- _Set exercise_: Extract exactly the range of lines bounded by the line containing "Of the choices" and the final line of the listing, both ends included, and no other lines.
-- START Records shown --
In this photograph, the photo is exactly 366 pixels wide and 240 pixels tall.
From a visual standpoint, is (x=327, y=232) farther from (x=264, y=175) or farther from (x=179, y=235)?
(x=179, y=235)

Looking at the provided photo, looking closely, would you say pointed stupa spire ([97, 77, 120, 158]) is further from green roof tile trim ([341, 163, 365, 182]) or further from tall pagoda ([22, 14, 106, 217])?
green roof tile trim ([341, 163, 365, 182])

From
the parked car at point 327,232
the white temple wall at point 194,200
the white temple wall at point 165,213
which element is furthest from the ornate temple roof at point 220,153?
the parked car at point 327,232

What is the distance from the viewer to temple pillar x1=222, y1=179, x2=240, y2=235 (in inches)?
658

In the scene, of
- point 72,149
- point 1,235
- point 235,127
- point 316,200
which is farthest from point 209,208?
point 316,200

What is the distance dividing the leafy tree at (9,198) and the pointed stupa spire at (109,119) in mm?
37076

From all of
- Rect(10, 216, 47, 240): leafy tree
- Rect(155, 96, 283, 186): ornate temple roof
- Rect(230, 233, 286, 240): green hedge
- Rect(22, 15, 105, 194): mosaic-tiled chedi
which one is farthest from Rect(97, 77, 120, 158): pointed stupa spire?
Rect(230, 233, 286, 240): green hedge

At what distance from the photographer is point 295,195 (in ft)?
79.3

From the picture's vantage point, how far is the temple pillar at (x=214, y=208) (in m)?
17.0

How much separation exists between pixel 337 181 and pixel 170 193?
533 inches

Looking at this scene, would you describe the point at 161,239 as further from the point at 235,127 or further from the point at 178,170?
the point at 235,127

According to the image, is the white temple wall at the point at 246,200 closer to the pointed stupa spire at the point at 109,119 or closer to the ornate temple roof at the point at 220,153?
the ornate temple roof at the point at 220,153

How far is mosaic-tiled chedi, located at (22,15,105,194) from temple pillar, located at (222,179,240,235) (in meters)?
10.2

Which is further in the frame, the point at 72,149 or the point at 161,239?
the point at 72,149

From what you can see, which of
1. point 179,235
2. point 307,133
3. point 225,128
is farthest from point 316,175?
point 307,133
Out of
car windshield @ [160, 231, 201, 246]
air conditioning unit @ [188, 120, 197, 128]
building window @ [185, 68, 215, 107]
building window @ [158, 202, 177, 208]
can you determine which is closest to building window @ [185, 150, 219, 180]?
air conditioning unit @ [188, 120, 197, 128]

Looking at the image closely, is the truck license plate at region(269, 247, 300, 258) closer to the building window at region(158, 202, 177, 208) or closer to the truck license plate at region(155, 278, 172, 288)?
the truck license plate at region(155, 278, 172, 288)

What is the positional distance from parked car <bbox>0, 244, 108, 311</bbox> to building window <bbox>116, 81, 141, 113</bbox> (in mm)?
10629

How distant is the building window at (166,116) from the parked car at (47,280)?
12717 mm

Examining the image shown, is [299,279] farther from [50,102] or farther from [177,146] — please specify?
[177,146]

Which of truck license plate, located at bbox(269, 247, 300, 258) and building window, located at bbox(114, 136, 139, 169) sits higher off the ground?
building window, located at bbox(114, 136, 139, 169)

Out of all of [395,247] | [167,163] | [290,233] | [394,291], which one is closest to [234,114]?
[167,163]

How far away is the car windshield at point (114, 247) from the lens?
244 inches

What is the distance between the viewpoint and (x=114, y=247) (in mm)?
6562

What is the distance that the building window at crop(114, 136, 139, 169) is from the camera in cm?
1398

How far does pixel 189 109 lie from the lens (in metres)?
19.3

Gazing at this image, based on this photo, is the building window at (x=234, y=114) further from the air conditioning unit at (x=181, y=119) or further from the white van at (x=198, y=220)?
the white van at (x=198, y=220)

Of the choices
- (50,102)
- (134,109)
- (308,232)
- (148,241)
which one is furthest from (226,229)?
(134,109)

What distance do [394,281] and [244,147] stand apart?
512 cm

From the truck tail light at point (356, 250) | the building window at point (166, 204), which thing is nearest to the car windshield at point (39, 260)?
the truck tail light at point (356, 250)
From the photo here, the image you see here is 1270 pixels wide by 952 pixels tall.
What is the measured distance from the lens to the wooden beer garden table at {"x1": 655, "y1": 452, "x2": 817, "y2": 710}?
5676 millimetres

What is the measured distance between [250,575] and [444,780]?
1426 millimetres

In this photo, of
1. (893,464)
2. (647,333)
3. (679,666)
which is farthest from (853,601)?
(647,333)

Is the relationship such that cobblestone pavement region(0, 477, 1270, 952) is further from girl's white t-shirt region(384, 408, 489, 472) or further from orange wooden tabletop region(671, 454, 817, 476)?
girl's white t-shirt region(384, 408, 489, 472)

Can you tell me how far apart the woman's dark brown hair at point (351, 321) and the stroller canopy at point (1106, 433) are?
-- END Records shown --
- _Correct result_:
Of the choices
- (50,102)
- (134,109)
- (308,232)
- (148,241)
which one is furthest from (226,229)?
(134,109)

What distance do [394,281] and [244,147] stand apart?
512 cm

From the truck tail light at point (356, 250) | the building window at point (166, 204), which thing is nearest to the car windshield at point (39, 260)?
the truck tail light at point (356, 250)
From the photo here, the image you see here is 1270 pixels wide by 952 pixels tall.
What is the measured distance from the lens to the wooden beer garden table at {"x1": 655, "y1": 452, "x2": 817, "y2": 710}?
5676 millimetres

What is the measured distance between [250,575] and [444,780]?
1426 millimetres

In this photo, of
1. (893,464)
2. (647,333)
3. (679,666)
which is farthest from (853,601)?
(647,333)

Is the relationship such that cobblestone pavement region(0, 477, 1270, 952) is further from girl's white t-shirt region(384, 408, 489, 472) or further from orange wooden tabletop region(671, 454, 817, 476)?
girl's white t-shirt region(384, 408, 489, 472)

Can you tell me how far apart the woman's dark brown hair at point (351, 321) and the stroller canopy at point (1106, 433) are?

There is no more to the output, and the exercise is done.